Il y a quelques mois, lorsque le projet d'interdiction de fumer fut lancée au Parlement, l'idée fut accueillie fraîchement par certains Députés qui craignaient plus les réactions négatives de leurs électeurs qu'ils ne contestaient le bien fondé d'une telle mesure. Car, en réalité, les mesures préconisées en la matière ont d'abord et avant tout une motivation de santé publique.
Les uns se voyaient confrontés aux buralistes dont la situation est effectivement difficile depuis que la chasse à la fumée a commencé, il y a quelques années. Il faut aider ces professionnels à se reconvertir en élargissant les produits qu'ils doivent pouvoir proposer à leurs clients. En effet, les buralistes sont des commerçants de proximité qui, outre le tabac, rendent de multiples services, et notamment au fisc, en vendant les fameux timbres-amendes, ce qui n'est pas pour plaire aux consommateurs, mais qui trouvent pratique néanmoins de pouvoir s'acquitter de leurs infractions à proximité de chez eux.
Les autres pensaient qu'une telle mesure les rendrait impopulaires auprès de leurs électeurs fumeurs qui leur reprocheraient de les priver de leur passe-temps favori. Il fallait donc envisager de limiter l'accès à la cigarette sans déplaire à ceux qui la consument ! C'était la quadrature du cercle. En réalité, face au danger de santé publique que représente le tabac, il fallait trancher dans le vif et ne pas tomber dans le piège car sinon il était impossible d'avoir une attitude positive tendant à protéger des vies.
Il fallait pour cela regarder autour de nous ce qui se passe. Il y a bien sûr l'exemple Américain où des mesures anti-tabac extrêmement sévères ont été prises. Songez que dans certains Etats, il est même interdit de fumer sur le trottoir situé devant un hôpital ! C'est peut-être un peu excessif mais cela démontre la « guerre » que les Américains, pourtant producteurs des plus grandes marques de cigarettes, on décidé de mener contre le tabac. D'autres exemples plus proches de nous ont également montré la voie. L'Irlande des pubs enfumés a décidé de l'interdiction du tabac dans tous les lieux publics. Les tenanciers craignaient pour l'avenir de leurs établissements. Et bien, aujourd'hui, chacun s'accorde à reconnaître qu'aucune baisse de fréquentation n'est à déplorer. Encore plus près de nous, en Italie, l'interdiction du tabac est effective.

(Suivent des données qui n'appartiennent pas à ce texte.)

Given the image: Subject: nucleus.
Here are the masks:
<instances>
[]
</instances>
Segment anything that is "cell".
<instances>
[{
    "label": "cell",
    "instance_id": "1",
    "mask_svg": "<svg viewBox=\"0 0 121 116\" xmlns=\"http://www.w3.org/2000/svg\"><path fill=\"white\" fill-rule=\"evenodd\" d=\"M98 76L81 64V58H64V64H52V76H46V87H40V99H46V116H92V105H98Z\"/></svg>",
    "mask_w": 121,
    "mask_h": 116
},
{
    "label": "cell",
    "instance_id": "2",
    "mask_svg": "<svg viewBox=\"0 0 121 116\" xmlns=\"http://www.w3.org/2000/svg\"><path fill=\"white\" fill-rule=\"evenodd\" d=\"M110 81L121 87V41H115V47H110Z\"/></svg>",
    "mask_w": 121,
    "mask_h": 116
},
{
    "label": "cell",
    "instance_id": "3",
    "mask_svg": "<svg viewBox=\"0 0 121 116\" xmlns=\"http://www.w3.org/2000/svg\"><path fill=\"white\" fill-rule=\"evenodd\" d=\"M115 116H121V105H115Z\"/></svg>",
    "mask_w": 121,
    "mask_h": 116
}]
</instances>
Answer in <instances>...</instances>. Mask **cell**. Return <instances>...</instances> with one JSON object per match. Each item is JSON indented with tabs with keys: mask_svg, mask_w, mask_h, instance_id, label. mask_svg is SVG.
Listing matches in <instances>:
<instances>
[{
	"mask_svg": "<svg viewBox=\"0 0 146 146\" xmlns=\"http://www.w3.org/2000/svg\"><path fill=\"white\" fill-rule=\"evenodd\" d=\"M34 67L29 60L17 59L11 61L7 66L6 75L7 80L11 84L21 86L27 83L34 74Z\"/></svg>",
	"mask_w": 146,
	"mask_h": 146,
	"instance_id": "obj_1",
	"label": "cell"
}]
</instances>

Au lancement de cette mesure, chacun pariait sur le caractère latin des Italiens qui ne respecteraient pas une telle prohibition. Et bien l'Italie est bien plus vertueuse qu'on ne le dit puisque désormais on ne fume plus dans les lieux publics Italiens et personne ne s'en plaint vraiment.
On peut faire le rapprochement avec les mesures qui ont été prises au fil des ans pour améliorer la sécurité routière par exemple : limitation de vitesse, ceinture bouclée, interdiction de téléphoner en conduisant, etc. Au début chacun rechignait devant autant d'interdits. Et puis la courbe des accidents et de son lot de morts et de blessés sur les routes s'est mise à chuter. De 13.000 morts, les statistiques tombent en dessous de 5.000, c'est-à-dire un résultat spectaculaire. Moyennant quoi, les mesures sont désormais entrées dans les m½urs, les comportements des automobilistes ont changé et chacun s'en porte mieux.
Entre deux maux il faut choisir le moindre et celui de la sécurité, de la santé, de la vie nous semble beaucoup plus important que celui de la fantaisie irresponsable qui tue. C'est là un vrai sujet de société dont il convient de débattre pour faire en sorte que la raison l'emporte sur l'égoïsme propre à chacun d'entre nous.